## Directions
Report, word for word, each line of the listing below that contains the string "pink". Case matters.

===

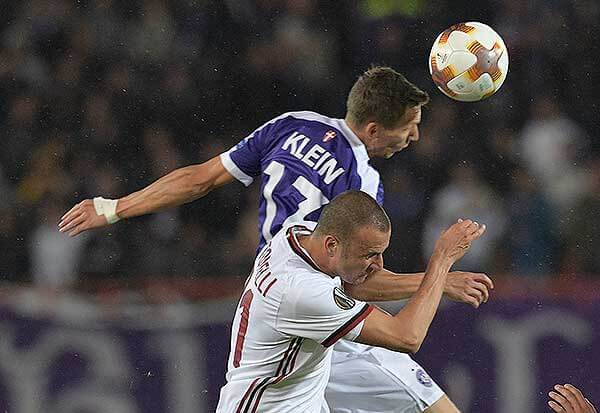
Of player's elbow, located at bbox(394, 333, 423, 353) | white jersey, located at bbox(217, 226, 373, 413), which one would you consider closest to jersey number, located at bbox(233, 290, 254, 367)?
white jersey, located at bbox(217, 226, 373, 413)

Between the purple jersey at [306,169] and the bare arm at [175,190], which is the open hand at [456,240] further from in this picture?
the bare arm at [175,190]

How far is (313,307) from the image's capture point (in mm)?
4773

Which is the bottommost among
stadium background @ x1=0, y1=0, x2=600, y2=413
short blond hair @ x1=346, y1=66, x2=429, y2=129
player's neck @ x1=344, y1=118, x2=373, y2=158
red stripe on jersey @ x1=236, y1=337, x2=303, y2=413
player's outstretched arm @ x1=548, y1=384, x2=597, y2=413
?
stadium background @ x1=0, y1=0, x2=600, y2=413

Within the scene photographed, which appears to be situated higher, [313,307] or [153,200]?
[313,307]

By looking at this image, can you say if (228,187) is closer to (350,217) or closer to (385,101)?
(385,101)

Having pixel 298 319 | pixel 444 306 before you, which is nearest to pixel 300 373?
pixel 298 319

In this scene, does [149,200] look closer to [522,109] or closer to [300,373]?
[300,373]

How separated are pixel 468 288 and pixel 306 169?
0.90 m

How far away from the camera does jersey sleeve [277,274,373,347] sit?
4773mm

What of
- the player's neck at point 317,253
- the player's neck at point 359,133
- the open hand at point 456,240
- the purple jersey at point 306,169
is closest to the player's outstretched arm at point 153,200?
the purple jersey at point 306,169

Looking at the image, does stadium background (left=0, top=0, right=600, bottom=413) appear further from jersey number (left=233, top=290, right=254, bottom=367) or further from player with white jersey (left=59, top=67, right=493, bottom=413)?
jersey number (left=233, top=290, right=254, bottom=367)

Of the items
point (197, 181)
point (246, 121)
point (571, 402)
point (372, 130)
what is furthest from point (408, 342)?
point (246, 121)

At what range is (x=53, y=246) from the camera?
9258 mm

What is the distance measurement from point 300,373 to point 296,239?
54 cm
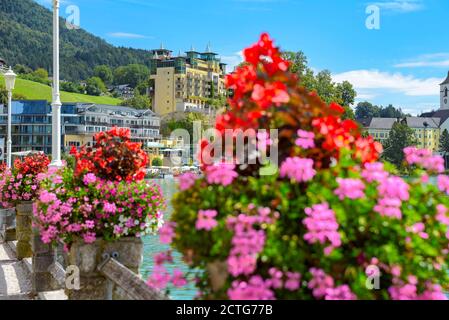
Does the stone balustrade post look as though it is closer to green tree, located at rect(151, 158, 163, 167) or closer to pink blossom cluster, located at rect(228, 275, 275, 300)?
pink blossom cluster, located at rect(228, 275, 275, 300)

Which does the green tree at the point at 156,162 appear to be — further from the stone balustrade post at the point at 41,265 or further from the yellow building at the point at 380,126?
the stone balustrade post at the point at 41,265

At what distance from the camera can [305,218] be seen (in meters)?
3.09

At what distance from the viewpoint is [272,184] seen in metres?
3.18

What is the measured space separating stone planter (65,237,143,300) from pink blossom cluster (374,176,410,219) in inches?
140

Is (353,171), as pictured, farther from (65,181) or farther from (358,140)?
(65,181)

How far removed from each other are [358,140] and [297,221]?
2.14 ft

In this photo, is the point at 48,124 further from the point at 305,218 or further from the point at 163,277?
the point at 305,218

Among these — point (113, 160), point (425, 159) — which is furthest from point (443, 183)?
point (113, 160)

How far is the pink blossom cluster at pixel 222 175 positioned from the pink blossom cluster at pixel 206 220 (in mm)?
173

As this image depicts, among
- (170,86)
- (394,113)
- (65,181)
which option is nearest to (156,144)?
(170,86)

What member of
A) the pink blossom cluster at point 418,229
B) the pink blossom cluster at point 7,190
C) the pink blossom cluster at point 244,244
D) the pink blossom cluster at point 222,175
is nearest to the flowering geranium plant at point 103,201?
the pink blossom cluster at point 222,175

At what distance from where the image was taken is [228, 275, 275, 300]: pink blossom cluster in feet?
10.1

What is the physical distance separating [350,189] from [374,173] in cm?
24

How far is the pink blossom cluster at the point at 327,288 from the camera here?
3038 mm
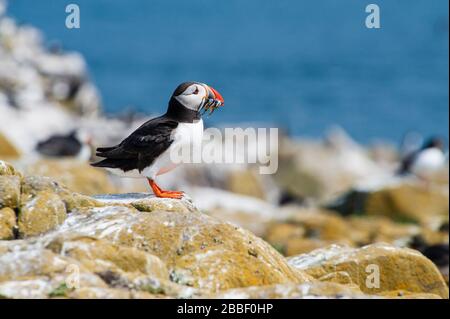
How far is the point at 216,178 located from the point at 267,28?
248 ft

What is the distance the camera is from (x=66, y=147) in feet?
77.1

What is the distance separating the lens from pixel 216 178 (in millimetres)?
25438

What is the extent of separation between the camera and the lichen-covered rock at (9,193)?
921cm

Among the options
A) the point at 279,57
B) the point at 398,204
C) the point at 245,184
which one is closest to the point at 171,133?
the point at 398,204

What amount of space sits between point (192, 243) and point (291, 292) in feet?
4.05

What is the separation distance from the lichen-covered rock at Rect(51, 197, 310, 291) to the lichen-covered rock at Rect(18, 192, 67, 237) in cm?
11

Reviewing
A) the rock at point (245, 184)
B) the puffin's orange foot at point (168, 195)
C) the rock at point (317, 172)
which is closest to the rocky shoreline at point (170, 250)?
the puffin's orange foot at point (168, 195)

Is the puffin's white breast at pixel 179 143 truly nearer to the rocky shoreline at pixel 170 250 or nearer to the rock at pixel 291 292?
the rocky shoreline at pixel 170 250

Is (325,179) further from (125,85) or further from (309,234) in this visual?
(125,85)

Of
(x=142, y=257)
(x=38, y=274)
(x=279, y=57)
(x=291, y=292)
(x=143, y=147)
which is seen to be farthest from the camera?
(x=279, y=57)

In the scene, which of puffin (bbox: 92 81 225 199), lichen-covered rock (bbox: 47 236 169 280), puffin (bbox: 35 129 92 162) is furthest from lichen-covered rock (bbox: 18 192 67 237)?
puffin (bbox: 35 129 92 162)

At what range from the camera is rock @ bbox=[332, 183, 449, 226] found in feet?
74.2

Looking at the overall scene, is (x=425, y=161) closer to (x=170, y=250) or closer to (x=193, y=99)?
(x=193, y=99)

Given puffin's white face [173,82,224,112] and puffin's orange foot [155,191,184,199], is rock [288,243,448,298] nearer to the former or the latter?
puffin's orange foot [155,191,184,199]
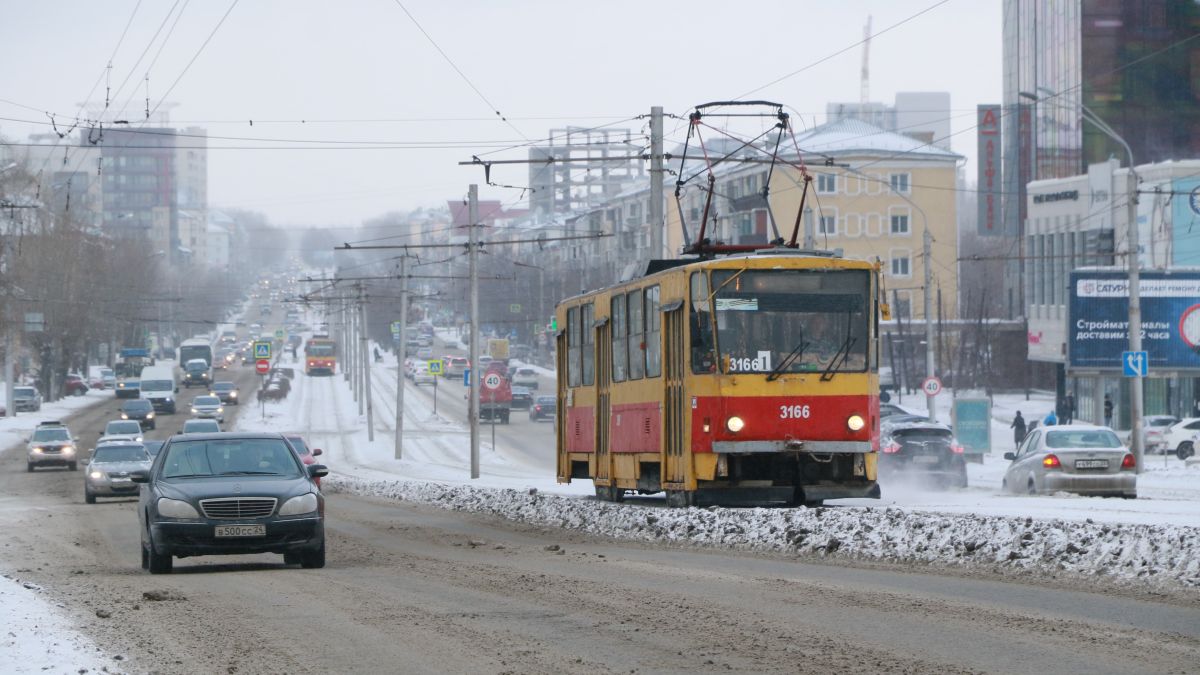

===

## Answer to this problem
Does the stone balustrade post look as though it is closer to green tree, located at rect(151, 158, 163, 167) or closer to pink blossom cluster, located at rect(228, 275, 275, 300)?
pink blossom cluster, located at rect(228, 275, 275, 300)
What is the measured space separating stone planter (65,237,143,300) from pink blossom cluster (374,176,410,219) in inches?
How far is the pink blossom cluster at pixel 222 175 positioned from the pink blossom cluster at pixel 206 220 (in mm)?
A) the pink blossom cluster at point 418,229
B) the pink blossom cluster at point 7,190
C) the pink blossom cluster at point 244,244
D) the pink blossom cluster at point 222,175
the pink blossom cluster at point 222,175
At what distance from where the image was taken is [228, 275, 275, 300]: pink blossom cluster in feet?
How far is the pink blossom cluster at the point at 327,288 from the camera here?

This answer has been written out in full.